Chapter Summary

• Cell division is necessary for the reproduction, growth, and repair of organisms.

• Cell division must be initiated by a reproductive signal. Before a cell can divide, the genetic material (DNA) must be replicated and segregated to separate portions of the cell. Cytokinesis then divides the cytoplasm into two cells.

• In prokaryotes, most cellular DNA is a single molecule, a chromosome. Prokaryotes reproduce by binary fission. Review Figure 11.2

• In eukaryotes, cells divide by either mitosis or meiosis. In contrast to prokaryotes, eukaryotic cells have a distinct nucleus whose chromosomes are replicated prior to separating into two daughter cells.

• The eukaryotic cell cycle has two main phases: interphase, during which cells are not dividing and the DNA is replicating, and mitosis or M phase, when the cells are dividing.

• During most of the eukaryotic cell cycle, the cell is in interphase, which is divided into three subphases: S, G1, and G2. DNA is replicated during S phase. Mitosis (M phase) and cytokinesis follow. Review Focus: Key Figure 11.3

• Cyclin–Cdk complexes regulate the passage of cells through checkpoints in the cell cycle. Retinoblastoma protein (RB) inhibits the cell cycle at the restriction (R) point. One cyclin–Cdk functions by inactivating RB and allows the cell cycle to progress. Review Figures 11.4, 11.5

• External controls such as growth factors can stimulate the cell to begin a division cycle.

• In mitosis, a single nucleus gives rise to two nuclei that are genetically identical to each other and to the parent nucleus.

### Data for review
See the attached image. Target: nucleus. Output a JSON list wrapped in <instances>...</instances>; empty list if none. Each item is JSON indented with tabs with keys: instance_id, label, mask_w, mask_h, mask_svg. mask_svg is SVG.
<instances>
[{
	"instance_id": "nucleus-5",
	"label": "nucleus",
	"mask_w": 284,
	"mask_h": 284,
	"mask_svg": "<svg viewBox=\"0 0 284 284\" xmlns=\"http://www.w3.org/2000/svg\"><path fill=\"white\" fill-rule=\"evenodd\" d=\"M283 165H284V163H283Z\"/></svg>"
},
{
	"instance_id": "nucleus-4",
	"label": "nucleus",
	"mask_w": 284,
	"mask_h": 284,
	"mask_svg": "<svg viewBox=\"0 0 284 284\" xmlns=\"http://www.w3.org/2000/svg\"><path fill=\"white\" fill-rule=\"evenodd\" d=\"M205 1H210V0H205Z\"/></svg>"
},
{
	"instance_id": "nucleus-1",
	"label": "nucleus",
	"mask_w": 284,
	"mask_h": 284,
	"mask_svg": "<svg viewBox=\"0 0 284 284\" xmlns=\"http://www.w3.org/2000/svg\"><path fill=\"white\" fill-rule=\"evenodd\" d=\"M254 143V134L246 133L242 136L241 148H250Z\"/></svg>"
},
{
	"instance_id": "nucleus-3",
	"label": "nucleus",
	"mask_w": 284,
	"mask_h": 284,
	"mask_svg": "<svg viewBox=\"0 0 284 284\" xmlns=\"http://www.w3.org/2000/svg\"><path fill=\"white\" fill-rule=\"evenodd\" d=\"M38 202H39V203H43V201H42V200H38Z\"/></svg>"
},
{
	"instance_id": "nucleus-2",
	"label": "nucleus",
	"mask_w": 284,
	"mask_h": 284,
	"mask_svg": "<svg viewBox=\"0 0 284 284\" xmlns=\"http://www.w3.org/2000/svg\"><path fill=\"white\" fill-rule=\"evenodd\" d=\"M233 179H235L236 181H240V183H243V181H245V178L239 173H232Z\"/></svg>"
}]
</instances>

### What is expected
Extend the cell division summary past its last bullet point. The entries are separate material and are not part of the cell division summary.

### Response area
• DNA is wrapped around proteins called histones, forming beadlike units called nucleosomes. A eukaryotic chromosome contains strings of nucleosomes bound to proteins in a complex called chromatin. Review Figure 11.8

• At mitosis, the replicated chromosomes (sister chromatids) are held together at the centromere. Each chromatid consists of one double-stranded DNA molecule. During mitosis sister chromatids, attached by cohesin, line up at the equatorial plate and attach to the spindle apparatus. The chromatids separate (becoming daughter chromosomes) and migrate to opposite ends of the cell. Review Figures 11.9, 11.10, Activities 11.1, 11.2

• Mitosis can be divided into several phases called prophase, prometaphase, metaphase, anaphase, and telophase.

• Nuclear division is usually followed by cytokinesis. Animal cell cytoplasms divide via a contractile ring made up of actin microfilaments and myosin. In plant cells, cytokinesis is accomplished by vesicles that fuse to form a cell plate. Review Figure 11.12

• Asexual reproduction produces clones, new organisms that are genetically identical to the parent. Any genetic variation is the result of changes in genes.

• In sexual reproduction, two haploid gametes—one from each parent—unite in fertilization to form a genetically unique, diploid zygote. Sexual life cycles can be haplontic, diplontic, or involve alternation of generations. Review Figure 11.14, Activity 11.3

• In non-haplontic sexually producing organisms, certain cells in the adult undergo meiosis to produce gametes, each of which contains one copy of each of the homologous chromosome pairs of the organism.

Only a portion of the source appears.